All mimsy were the borogoves,
And the mome raths outgrabe.
EOF
str_b = <<-EOF
"Beware the Jabberwock, my son!
The jaws that bite, the claws that catch!
Beware the Jubjub bird, and shun
The frumious -- This is copied. -- Bandersnatch!"
EOF
fprinter = Winnow::Fingerprinter.new(
guarantee_threshold: 13, noise_threshold: 9)
f1 = fprinter.fingerprints(str_a, source: "Stanza 1")
f2 = fprinter.fingerprints(str_b, source: "Stanza 2")
matches = Winnow::Matcher.find_matches(f1, f2)
# Because 'This is copied' is longer than the guarantee threshold, there might
# be a couple of matches found here.
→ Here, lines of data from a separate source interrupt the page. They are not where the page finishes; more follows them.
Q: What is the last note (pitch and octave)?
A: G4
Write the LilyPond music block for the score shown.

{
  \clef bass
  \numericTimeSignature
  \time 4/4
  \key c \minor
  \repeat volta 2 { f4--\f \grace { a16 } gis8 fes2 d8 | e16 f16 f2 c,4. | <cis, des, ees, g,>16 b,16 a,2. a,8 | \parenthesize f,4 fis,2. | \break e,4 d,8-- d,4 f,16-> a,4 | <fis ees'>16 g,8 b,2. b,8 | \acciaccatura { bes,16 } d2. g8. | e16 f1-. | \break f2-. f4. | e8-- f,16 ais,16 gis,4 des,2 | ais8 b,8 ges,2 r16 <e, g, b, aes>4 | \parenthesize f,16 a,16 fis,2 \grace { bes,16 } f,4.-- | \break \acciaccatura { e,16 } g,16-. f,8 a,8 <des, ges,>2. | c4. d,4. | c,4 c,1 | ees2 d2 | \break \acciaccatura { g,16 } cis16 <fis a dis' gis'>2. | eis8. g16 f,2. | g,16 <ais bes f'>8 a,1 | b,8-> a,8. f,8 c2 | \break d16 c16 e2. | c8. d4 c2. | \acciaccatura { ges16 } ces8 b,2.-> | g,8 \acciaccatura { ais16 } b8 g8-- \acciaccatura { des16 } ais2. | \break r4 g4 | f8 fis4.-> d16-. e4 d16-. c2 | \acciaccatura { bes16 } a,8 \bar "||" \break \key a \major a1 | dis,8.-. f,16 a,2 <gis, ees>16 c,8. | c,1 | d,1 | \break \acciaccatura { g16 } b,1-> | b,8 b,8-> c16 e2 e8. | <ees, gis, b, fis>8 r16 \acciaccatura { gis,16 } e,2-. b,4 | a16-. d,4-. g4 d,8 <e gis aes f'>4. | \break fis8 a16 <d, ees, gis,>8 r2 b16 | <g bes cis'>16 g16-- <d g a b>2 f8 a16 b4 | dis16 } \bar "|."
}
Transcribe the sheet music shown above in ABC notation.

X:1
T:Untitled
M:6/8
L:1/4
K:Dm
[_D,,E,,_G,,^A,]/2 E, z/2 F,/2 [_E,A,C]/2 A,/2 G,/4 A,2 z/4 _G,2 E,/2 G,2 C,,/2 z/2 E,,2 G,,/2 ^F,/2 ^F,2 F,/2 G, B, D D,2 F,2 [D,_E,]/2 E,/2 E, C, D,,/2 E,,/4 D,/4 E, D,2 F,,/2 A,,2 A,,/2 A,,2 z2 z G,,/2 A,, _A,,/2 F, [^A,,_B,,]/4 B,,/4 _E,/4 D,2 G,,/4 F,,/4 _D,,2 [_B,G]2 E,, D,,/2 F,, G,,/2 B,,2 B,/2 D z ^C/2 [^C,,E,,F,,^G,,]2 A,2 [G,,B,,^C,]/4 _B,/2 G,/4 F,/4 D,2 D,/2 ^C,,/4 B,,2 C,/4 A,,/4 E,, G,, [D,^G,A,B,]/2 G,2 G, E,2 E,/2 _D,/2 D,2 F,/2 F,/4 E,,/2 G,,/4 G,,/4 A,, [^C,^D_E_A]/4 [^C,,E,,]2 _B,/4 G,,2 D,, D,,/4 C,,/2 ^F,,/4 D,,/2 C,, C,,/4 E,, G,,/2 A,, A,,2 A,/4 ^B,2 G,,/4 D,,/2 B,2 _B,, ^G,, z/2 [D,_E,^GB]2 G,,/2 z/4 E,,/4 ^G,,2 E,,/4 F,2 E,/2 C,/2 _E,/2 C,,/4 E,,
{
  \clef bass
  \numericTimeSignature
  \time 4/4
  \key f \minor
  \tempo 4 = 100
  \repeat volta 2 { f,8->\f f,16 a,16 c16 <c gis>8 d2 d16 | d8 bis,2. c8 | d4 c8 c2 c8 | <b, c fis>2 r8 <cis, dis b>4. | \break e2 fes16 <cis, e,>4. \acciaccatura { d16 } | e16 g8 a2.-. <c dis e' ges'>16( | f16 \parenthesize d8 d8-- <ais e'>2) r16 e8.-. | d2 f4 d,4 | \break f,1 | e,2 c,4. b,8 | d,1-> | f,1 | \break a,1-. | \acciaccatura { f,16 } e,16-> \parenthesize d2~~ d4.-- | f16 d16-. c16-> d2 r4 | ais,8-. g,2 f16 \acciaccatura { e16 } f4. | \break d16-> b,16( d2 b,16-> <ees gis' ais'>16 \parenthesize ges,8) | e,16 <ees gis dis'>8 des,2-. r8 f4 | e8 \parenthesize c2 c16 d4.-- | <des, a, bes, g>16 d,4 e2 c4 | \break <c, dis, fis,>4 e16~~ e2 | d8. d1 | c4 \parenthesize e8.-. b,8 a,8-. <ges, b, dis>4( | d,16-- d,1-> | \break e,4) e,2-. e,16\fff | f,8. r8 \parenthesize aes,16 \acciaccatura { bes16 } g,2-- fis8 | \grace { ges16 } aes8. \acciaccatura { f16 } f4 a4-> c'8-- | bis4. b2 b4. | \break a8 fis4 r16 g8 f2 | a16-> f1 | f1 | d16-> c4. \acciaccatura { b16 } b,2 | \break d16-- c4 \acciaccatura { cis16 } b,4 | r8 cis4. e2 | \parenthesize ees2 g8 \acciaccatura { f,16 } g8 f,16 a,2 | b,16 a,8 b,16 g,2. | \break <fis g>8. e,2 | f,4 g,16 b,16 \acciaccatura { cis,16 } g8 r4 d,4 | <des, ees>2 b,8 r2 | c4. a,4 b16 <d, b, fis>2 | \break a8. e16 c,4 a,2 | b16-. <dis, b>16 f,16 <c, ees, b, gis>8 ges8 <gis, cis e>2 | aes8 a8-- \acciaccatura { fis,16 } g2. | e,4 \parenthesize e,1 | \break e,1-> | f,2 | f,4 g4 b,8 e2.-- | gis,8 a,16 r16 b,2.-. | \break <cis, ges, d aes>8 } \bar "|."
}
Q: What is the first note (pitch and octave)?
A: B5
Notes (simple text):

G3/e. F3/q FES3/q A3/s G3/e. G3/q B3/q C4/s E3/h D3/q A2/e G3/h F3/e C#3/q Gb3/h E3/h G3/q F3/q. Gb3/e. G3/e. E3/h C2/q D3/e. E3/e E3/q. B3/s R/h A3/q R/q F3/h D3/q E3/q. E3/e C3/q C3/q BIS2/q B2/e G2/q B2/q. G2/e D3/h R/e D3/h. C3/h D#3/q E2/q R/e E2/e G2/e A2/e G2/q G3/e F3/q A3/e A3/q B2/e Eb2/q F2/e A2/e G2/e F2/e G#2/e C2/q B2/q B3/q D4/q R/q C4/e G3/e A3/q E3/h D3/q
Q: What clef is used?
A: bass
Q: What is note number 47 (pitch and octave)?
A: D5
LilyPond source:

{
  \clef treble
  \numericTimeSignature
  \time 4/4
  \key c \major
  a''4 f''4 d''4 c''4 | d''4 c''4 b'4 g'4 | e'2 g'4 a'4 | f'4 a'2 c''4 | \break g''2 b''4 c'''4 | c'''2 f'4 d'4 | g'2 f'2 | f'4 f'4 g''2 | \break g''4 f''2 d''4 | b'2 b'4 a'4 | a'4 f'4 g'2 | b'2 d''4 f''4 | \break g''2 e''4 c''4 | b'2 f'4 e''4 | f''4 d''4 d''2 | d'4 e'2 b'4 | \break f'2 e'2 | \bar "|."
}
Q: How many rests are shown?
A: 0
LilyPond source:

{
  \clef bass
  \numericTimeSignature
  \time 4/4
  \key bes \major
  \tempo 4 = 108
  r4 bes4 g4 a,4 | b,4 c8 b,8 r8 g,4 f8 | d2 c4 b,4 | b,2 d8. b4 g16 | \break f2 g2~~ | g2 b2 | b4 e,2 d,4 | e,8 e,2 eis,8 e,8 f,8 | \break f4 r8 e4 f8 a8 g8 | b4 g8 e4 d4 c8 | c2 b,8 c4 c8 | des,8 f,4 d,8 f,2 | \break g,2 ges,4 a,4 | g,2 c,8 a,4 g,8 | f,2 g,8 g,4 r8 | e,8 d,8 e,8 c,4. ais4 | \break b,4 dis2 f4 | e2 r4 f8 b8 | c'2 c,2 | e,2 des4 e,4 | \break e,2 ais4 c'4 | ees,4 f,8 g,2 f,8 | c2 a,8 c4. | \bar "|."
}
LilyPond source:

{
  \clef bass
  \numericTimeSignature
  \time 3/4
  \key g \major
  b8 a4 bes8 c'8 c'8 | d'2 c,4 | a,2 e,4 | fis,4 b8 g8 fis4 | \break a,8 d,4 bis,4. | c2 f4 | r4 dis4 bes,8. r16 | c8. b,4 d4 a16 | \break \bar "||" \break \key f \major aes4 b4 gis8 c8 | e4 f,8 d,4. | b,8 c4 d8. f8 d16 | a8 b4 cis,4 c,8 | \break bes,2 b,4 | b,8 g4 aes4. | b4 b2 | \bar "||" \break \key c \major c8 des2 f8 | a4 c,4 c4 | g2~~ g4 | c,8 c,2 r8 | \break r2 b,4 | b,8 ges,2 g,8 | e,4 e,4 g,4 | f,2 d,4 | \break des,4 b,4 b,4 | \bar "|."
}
For the sake of brevity, let's only look at
# the first match found.
match = matches.first
# It's possible for the same key to appear in a document multiple times (e.g. if
# 'This is copied' appears more than once). Winnow::Matcher will return all
# matches from the same key in array.
#
# In this case, we know there's only one match (because 'This is copied' appears
# only once in each document), so let's only look at the first one.
match_a = match.matches_from_a.first
match_b = match.matches_from_b.first
p match_a.index, match_b.index # 71, 125
match_context_a = str_a[match_a.index - 10 .. match_a.index + 20]
match_context_b = str_b[match_b.index - 10 .. match_b.index + 20]
# Match from Stanza 1: "e wabe;\nThis is copied.\nAll mim"
puts "Match from #{match_a.source}: #{match_context_a.inspect}"
# Match from Stanza 2: "ious -- This is copied. -- Band"
puts "Match from #{match_b.source}: #{match_context_b.inspect}"
You may find that Matcher
doesn't handle your exact use-case. That's not a
problem. The built-in matcher.rb file
is only about 10 lines of code, so you could easily make your own.
💥 💣 A major caveat with String#hash
💣 💥
In order to avoid algorithmic complexity attacks, the value returned
from Ruby's String#hash
method changes every time you restart the
interpreter:
$ irb
2.0.0p353 :001 > "hello".hash
=> 482951767139383391
2.0.0p353 :002 > exit
$ irb
2.0.0p353 :001 > "hello".hash
=> 3216751850140847920
2.0.0p353 :002 > exit
(This is the case even if you're using JRuby.)
This means that although the winnowing algorithm should allow you to precalculate a document's fingerprints and store them somewhere, doing so in Ruby will not work unless you're careful to make sure you never restart your Ruby runtime.
A workaround
Winnow looks for the presence of a String#consistent_hash
method. If it finds
one, it'll call that rather than call String#hash
. You can therefore describe
your own hash function if you want to precalculate fingerprint data.
I've put together a super-simple (but effective) gem called consistent_hash that implements exactly this. It's about a dozen lines of MRI C code and it'll probably work for you as well.